+++ PAGE EXTRACT

Kodiak or Springbar tents

#16
Something to be said about old school. Must have been a pretty good deal at a garage sale. I have avoided those like the plague in the past as I have no need for someone elses coffee old cups or cheesy bric-a-brac, but maybe I should re-consider for the possibility of a useful camping or fishing item.
 
#17
The kodiack tent is a copy of the old coleman classic in a somewhat larger size , I spent a lot of time in the far north living in wall tents even in the winter so i am partial to them . I looked at the kodiack when it was in fairbanks at the sportsmans wharehouse ( like cabelas) a friend bought one and the first thing we did as it is casnvas or canvas like was to install a stove jack in it my friend likes it a lot so good luck with yours
smitty
actually springbar has been around for 60 years and all of those 60 years they have been made in salt lake city by americans. springbar rented the patent to coleman for several years. the pattent ran out and kodiak came out with a real good knockoff of the springbar tent. springbar was invented by jack kirkham of kirkhams outdoor products in salt lake city which is the company that still makes makes the springbar. the main difference between the koidak and springbar other than features and where they are made is the stake loops. in the springbar the stake loops are made of steel and they are kind of stapled in, in addiion the spring bar as a polly rope that is sewn in around the base where the floor and canvas meet and the stake loops are "stapled" around that rope. that rope takes up most of the energy that the wind puts on the tent putting little pressure on the tent stitching and keeping most of the pressure on that rope minimizing the load put on the tent stitching. where the koidak has sewn in webbing for stake loops and no rope in the base so when the wind blows the stitching takes a lot of the brunt of that force. other than that the two tents are pretty much the same. but for me I went with springbar because if i break a pole or something i can walk in to kirkhams (i live in salt lake... im sure you could call and have one shipped) and just pick up a new one where kodiak made in china, getting a new pole or any repairs that i might need may be difficult.

++++++
+++ GIVEN INFORMATION

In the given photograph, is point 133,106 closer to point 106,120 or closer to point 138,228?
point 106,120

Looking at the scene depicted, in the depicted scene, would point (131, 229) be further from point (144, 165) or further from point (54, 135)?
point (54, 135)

++++++

Can you return, word for word, the stretch of the Kodiak and Springbar tent discussion from "Kodiak or Springbar" through "or fishing item."?

Kodiak or Springbar tents

#16
Something to be said about old school. Must have been a pretty good deal at a garage sale. I have avoided those like the plague in the past as I have no need for someone elses coffee old cups or cheesy bric-a-brac, but maybe I should re-consider for the possibility of a useful camping or fishing item.